Thing is, I don't have an opinion about what users should do. That's entirely up to them and the trade offs they make in their contexts. There are scenarios where you might want to access a private field.

But it's also a question about simplicity, adding private to the language makes it bigger without imo contributing anything of practical value that can't be achieved with convention.


Because sometimes the user really wants to access those fields, and if the language enforces them being private, the user will either copy-paste your code into their project, or fork your project and make the fields public there. And now they have a lot of extra work to stay up-to-date when compared to just making the necessary changes if those fields ever change had they been public.


I would be satisfied if the language supported this use case by offering a “void my warranty” annotation that let a given source file access the privates of a given import.

Companies with monorepos could easily just ban the annotation. OSS projects could easily close any user complaint if the repro requires the annotation.

This seems like a great compromise to me. It would let you unambiguously mark which parts of the api are private, in a machine checkable way, which is undoubtedly better than putting it into comments. But it would offer an escape hatch for people who don’t mind voiding their warranty.


> or fork your project

If they want to ignore the API contract then that's the right response. The maintainer chose one thing to preserve their ability to provide non-breaking updates. The user doesn't care about that, now it's on them to maintain that code which they're sinking their probes into.


That is the beauty of binary libraries, they enforce encapsulation.


I started using Boost's approach, that is keep those things public but in their own clearly-named internal namespace (be it an actual namespace or otherwise).

This way users can get to them if they really need to, say for a crucial bug fix, but they're also clearly an implementation detail so you're free to change it without users getting surprised when things break etc.


> And I can't entirely blame them

You can't blame them, but they can't blame you if you break their code.


> Then I noticed (I kid you not) people started writing FOOLIB_PRIVATE(var) in their own code.

If it’s in an internal monorepo, this should be super easy to fix using grep.

Honestly it sounds like a great opportunity to improve your API. If people are going out of their way to access something that you consider private, it’s probably because your public APIs aren’t covering some use case that people care about.

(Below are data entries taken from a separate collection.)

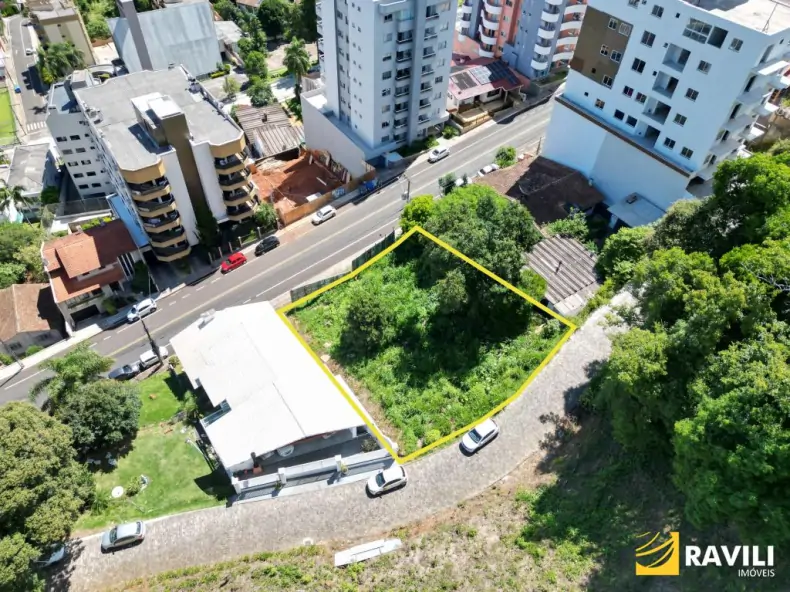 Terreno à Venda na Av. Getúlio Vargas com Dois Acessos!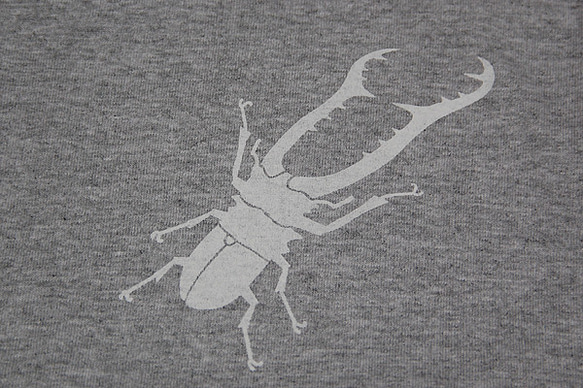 【2024セール】ラスト1着クワガタ Tシャツ 150サイズ（メンズXS） 杢グレー　カブトムシ　昆虫 2枚目の画像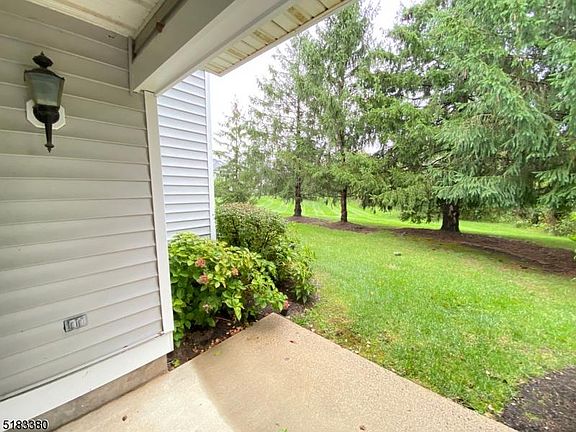 4th image of 273 Kingbird Ct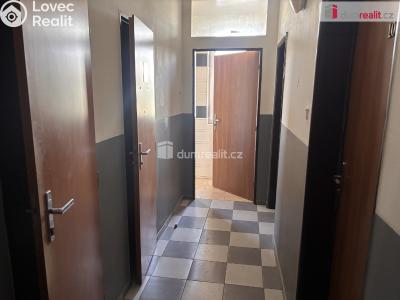 Pronájem bytu 1+KK Praha 20, Mezi úvozy č. 3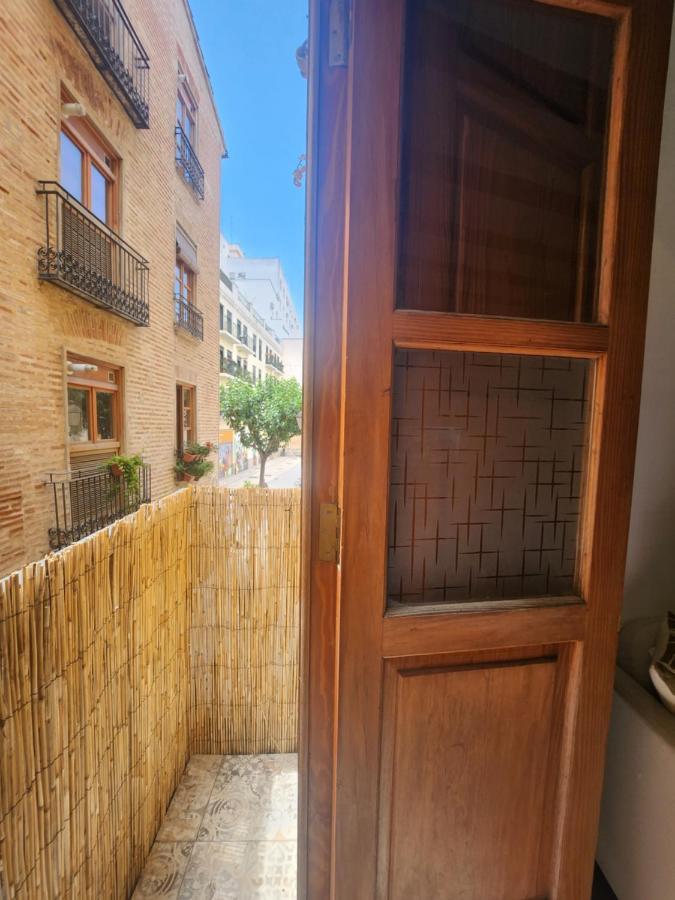 Experience Apartment Valencia Exterior photo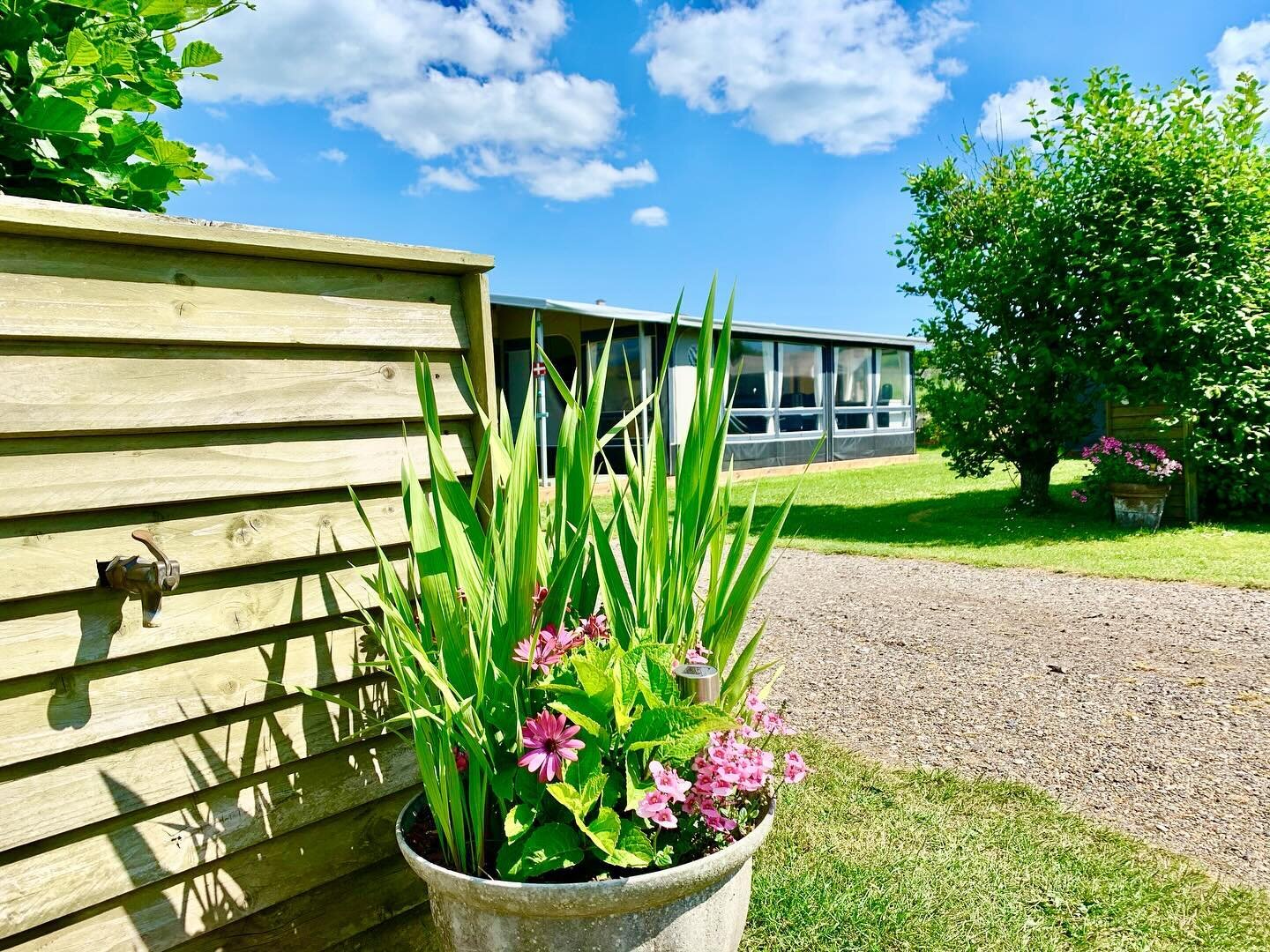 Velkommen til L&oslash;kken Familiecamping! 
En hyggelig lille campingplads t&aelig;t p&aring; strand og byliv ☀️🇩🇰
#l&oslash;kkenfamiliecamping #l&oslash;kkenstrand #l&oslash;kkendarisk #visitl&oslash;kken #camping #lokken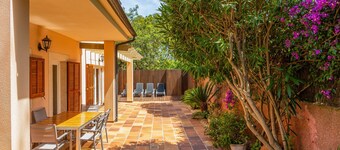 Vacation Home Tomymar with Pool, Wi-Fi, Garden & Terrace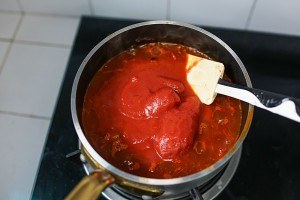 [北方オーブンの調理台]ケチャップのハーブの豚の牛肉のボーラスの実践対策 juice braise 12 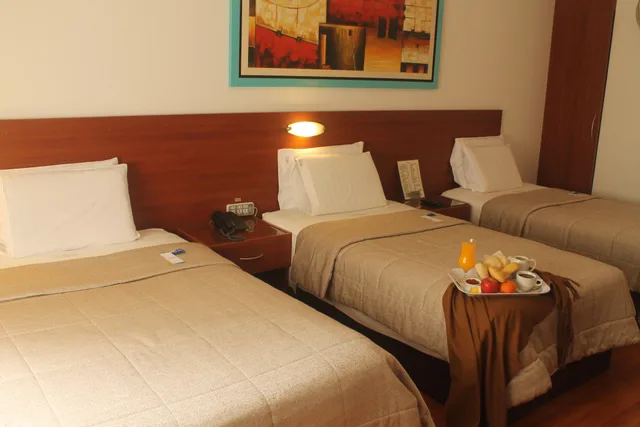 غرفة قياسية ثلاثية، Hotel Vila Santa Miraflores 3/5
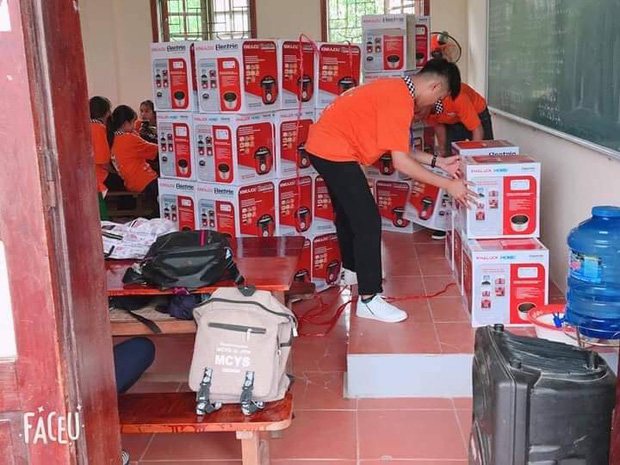 Món quà siêu to khổng lồ làm rúng động toàn trường.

That or you need better documentation. Sometimes even a comment helps:

    int _foo; // private. See getFoo() to read.
I get that it’s annoying, but finding and fixing internal code like this should be a 15 minute job.


That's pretty much why I never bother with the underscore prefix convention when using python. If someone wants to use it they'll do it anyway.


C++ precedent though, getters and setters were widely adopted in C++ frameworks before Java was even an idea.


> After this experience, I consider it an absolute requirement to have a real "private" struct member facility in a language.

I think that's the wrong take to have. Life is much easier when you accept the reality of a world where people will do whatever they want with what you give them.

C++ has private, and so what? I've seen #define private public or even -Dprivate=public, I've seen classes with private implementation detail reimplemented with another name and all fields public & then casted, I've seen accessing types as char arrays and binary operations to circumvent this, I've seen accessing the process raw memory pages. If someone other than you can call the code, it's not yours anymore to decide what can be done with it.

What you don't owe anyone is the guarantee of things working if people stray from the happy path you outline - they want help after going astray, give them your hourly rate on fixing their mistakes.